WRITTEN PROBLEM
Reproduce the entries below without any change, starting at the line that contains "How far is point" and going through the end of the entries.

TASK INPUTS
---*---

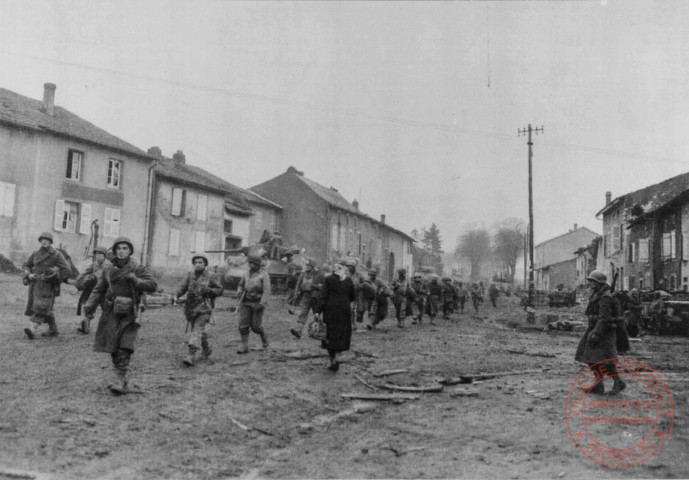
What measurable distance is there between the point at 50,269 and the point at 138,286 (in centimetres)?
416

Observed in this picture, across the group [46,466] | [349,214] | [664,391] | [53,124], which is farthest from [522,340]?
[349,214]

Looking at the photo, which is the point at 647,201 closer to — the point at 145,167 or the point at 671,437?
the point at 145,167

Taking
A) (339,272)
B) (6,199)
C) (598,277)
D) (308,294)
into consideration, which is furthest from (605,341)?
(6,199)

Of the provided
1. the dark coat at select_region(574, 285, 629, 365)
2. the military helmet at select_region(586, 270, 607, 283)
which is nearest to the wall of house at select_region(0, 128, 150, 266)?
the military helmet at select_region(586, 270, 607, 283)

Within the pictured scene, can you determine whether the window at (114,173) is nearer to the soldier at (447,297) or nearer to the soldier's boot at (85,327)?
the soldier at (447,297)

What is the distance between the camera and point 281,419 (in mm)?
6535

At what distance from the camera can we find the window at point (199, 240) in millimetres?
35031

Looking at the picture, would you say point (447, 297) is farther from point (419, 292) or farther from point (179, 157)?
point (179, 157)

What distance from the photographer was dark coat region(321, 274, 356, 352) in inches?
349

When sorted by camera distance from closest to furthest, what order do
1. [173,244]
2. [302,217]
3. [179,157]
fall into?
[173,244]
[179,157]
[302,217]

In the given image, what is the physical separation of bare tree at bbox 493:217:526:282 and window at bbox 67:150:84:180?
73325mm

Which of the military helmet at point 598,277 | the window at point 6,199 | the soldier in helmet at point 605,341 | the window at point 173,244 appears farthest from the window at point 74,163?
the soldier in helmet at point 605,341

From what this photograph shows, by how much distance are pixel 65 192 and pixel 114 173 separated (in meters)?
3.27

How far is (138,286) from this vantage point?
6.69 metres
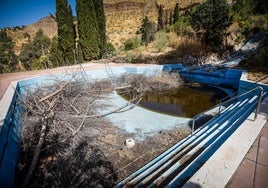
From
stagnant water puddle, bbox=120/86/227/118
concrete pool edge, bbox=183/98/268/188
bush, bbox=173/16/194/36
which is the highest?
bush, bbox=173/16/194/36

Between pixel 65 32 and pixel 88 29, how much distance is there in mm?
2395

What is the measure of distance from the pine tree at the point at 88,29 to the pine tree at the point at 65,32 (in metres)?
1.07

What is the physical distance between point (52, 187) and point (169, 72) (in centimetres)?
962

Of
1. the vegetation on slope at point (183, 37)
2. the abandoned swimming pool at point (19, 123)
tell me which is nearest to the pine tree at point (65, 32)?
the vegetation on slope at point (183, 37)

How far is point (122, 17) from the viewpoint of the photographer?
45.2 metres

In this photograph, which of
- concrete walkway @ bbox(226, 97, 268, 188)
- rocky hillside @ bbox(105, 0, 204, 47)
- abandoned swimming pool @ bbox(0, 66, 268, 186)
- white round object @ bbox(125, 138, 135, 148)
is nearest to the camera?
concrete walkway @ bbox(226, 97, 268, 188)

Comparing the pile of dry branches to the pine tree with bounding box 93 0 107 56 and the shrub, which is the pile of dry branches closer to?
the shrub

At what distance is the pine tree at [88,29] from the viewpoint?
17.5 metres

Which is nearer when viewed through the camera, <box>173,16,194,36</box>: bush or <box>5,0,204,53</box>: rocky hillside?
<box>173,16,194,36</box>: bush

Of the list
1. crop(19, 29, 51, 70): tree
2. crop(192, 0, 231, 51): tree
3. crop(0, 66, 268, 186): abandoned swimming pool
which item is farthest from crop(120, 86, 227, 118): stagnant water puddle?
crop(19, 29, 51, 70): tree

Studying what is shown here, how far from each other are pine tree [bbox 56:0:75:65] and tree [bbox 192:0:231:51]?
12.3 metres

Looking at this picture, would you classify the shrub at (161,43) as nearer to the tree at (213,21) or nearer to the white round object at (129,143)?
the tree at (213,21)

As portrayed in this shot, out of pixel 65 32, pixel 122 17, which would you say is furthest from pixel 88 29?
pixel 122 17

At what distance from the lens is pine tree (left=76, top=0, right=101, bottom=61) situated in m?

---*---

REPLY TO THE TASK
How far is point (122, 17) from the viewpoint of the photographer?
45.2 metres

In this photograph, which of
- concrete walkway @ bbox(226, 97, 268, 188)
- rocky hillside @ bbox(105, 0, 204, 47)
- abandoned swimming pool @ bbox(0, 66, 268, 186)
- white round object @ bbox(125, 138, 135, 148)
is nearest to the camera?
concrete walkway @ bbox(226, 97, 268, 188)

Comparing the pile of dry branches to the pine tree with bounding box 93 0 107 56 and the shrub, which is the pile of dry branches closer to?
the shrub

At what distance is the pine tree at [88,29] from the viewpoint?
17.5 metres

Which is nearer when viewed through the camera, <box>173,16,194,36</box>: bush or <box>5,0,204,53</box>: rocky hillside?
<box>173,16,194,36</box>: bush

Of the list
1. crop(19, 29, 51, 70): tree
2. crop(192, 0, 231, 51): tree
3. crop(0, 66, 268, 186): abandoned swimming pool
which item is farthest from crop(120, 86, 227, 118): stagnant water puddle?
crop(19, 29, 51, 70): tree

Studying what is shown here, how far from each other are pine tree [bbox 56:0:75:65] and tree [bbox 192:0:231:51]?
12.3 metres

Looking at this picture, would you classify the shrub at (161,43) as nearer to the tree at (213,21) or nearer to the white round object at (129,143)?
the tree at (213,21)

As portrayed in this shot, out of pixel 65 32, pixel 122 17, which would you say is furthest from pixel 88 29?
pixel 122 17

At what distance from the lens is pine tree (left=76, top=0, right=101, bottom=61) situated in m?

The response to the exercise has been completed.